Well, BMW has had enough of the Toyota getting all the attention, especially regarding the Supra's six-speed manual transmission. That piece of enthusiast hardware has been conspicuously absent in the Z4 in the U.S. since 2017 but makes a triumphant return for 2025. While manuals are sometimes a no-cost option in cars of this ilk, you'll pay more for the manual Z4 because there's more to it than just a clutch pedal. The six-speed is part of the comprehensive Edition Handschalter package, and you can still kind of understand what that means even if you don't know your hand from your schalter. Available only on the M40i and priced at $3500, the package is designed to make the Z4 into a more involving driver-oriented machine.
BMW's thinking is that if you want to shift for yourself, you'd probably also appreciate livelier steering and a starchier suspension too. So, in addition to the electronically controlled M differential that all M40i Z4s get, the manual's steering is tuned to provide more feel, and the adaptive dampers are recalibrated to suit aggressive driving. Stiffer front anti-roll-bar mounts are intended to caffeinate turn-in and clamp down on body roll. And the manual Z4's wheels and tires are staggered sizes, not only in width but also in diameter—19 inches up front and 20 inches at the rear. That change alone gives the car a subtle Hot Wheels stance, like it's leaning forward, ready to pounce. None of those tweaks much change the Z4's ultimate capability—the manual car posted 1.01 g's on the skidpad to the automatic's 1.0 g—but they do contribute to a sensation of liveliness that goes beyond the addition of that signature handschalter.
Ever since the Z4 evolved from the Z3, it's been an unabashedly modern machine, in terms of both design and performance.
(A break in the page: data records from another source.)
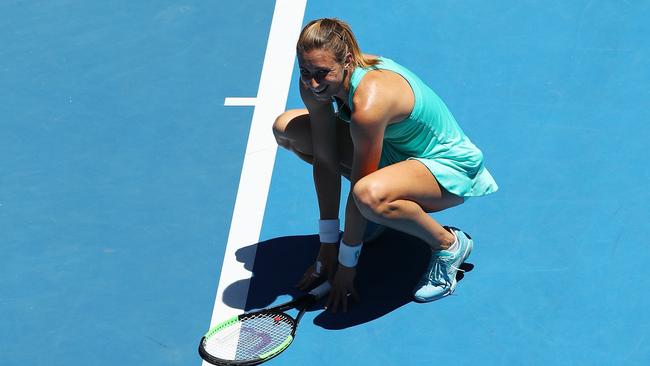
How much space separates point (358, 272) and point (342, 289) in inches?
11.1

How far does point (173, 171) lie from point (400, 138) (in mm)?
1716

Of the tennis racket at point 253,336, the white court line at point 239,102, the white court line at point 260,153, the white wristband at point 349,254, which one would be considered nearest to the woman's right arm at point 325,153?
the white wristband at point 349,254

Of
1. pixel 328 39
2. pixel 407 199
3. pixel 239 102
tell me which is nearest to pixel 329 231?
pixel 407 199

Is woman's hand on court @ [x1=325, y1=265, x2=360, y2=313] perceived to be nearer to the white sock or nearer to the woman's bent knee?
the white sock

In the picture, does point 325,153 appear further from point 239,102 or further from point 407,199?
point 239,102

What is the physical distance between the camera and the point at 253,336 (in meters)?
4.75

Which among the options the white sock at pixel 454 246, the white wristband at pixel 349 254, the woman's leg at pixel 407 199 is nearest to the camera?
the woman's leg at pixel 407 199

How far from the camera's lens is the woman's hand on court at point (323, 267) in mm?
5031

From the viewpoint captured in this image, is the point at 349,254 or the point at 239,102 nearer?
the point at 349,254

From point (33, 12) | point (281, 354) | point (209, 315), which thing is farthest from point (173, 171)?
point (33, 12)

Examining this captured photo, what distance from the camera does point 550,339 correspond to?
15.1 feet

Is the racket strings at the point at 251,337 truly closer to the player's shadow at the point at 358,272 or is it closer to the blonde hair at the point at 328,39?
the player's shadow at the point at 358,272

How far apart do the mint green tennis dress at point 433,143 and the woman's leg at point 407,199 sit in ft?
0.21

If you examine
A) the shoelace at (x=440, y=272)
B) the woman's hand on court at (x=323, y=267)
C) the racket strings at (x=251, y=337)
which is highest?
the shoelace at (x=440, y=272)
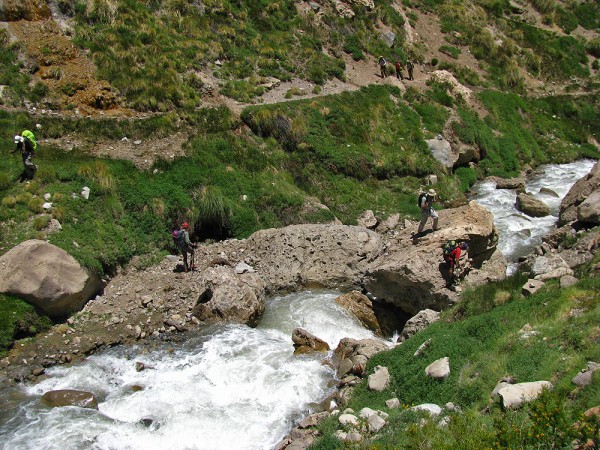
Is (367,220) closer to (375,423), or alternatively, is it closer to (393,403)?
(393,403)

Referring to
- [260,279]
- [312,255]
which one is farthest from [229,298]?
[312,255]

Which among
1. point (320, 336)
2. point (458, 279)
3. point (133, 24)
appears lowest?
point (320, 336)

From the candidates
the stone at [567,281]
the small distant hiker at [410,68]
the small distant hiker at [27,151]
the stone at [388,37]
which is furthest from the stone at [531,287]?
the stone at [388,37]

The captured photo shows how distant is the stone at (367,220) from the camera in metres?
29.8

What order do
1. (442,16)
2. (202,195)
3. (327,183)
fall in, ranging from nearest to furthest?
(202,195)
(327,183)
(442,16)

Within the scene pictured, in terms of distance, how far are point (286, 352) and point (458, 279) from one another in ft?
24.8

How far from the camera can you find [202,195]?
26.7 m

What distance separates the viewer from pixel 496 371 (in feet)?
42.1

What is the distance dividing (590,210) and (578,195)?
352 cm

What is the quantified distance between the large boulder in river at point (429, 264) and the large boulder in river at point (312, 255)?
1120 millimetres

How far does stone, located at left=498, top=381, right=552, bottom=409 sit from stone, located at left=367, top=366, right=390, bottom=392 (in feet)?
13.5

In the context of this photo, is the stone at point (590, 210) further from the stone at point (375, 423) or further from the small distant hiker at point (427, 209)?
the stone at point (375, 423)

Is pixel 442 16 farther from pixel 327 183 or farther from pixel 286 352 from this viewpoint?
pixel 286 352

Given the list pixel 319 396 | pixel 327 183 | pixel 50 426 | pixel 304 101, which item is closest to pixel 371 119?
pixel 304 101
So there's something charmingly retro about climbing in on a sunny day, dropping the top, and rowing your own gears while you listen to the turbocharged 3.0-liter inline-six go about its business. The essential ingredients—straight-six sounds, balanced rear-drive chassis, and BMW-buttery manual transmission in an alfresco setting—will be familiar to anyone who's owned a BMW convertible going back to the E30. And it's an experience that's exclusive to the Z4, given that the Supra isn't offered as a convertible and will clobber its occupants with wind buffeting if the windows are rolled down.
Even with its recalibrated steering and suspension, the manual Z4 isn't trying to be an M car, and it feels comfortable enough for long hauls. But put it in Sport mode, and the 382-hp six unleashes a husky burr and the dampers firm up nicely for those corners where double the recommended speed feels just about right. The transmission will rev match downshifts, but that feature can be turned off if you're particularly confident in your heel-and-toe game. The transmission is the same one used in the Supra, with uniquely tuned linkages and bushings to arrive at that trademark BMW shift feel, which is somehow simultaneously aloof and precise. You never miss a shift, nor do you worry about a sting of vibration making its way from the six-speed's innards up to your hand.
Of course, the automatic Z4 M40i, with its 3.5-second 60-mph time and 12.0-second quarter-mile, will beat the manual car in a drag race, although not by a huge margin. The manual car dispatches 60 mph in 3.9 seconds and clears the quarter in 12.4 seconds at 113 mph, its transmission sophistication deficit somewhat offset by its 3498-pound curb weight, which undercuts the automatic car by 138 pounds. This car exists to deliver an increasingly rare experience—a shift-it-yourself droptop. It's nice to see that the futurism of BMW's i cars can coexist with something like this, a machine that takes six steps back in the direction of analog mechanical involvement.
The manual Z4 isn't intended to be a limited-run novelty act—BMW will build as many as we all buy. And if there's one message we'd like to get through to Munich, it's that manuals are worth building. Cars like this might appeal to only a very particular audience, but that audience is us.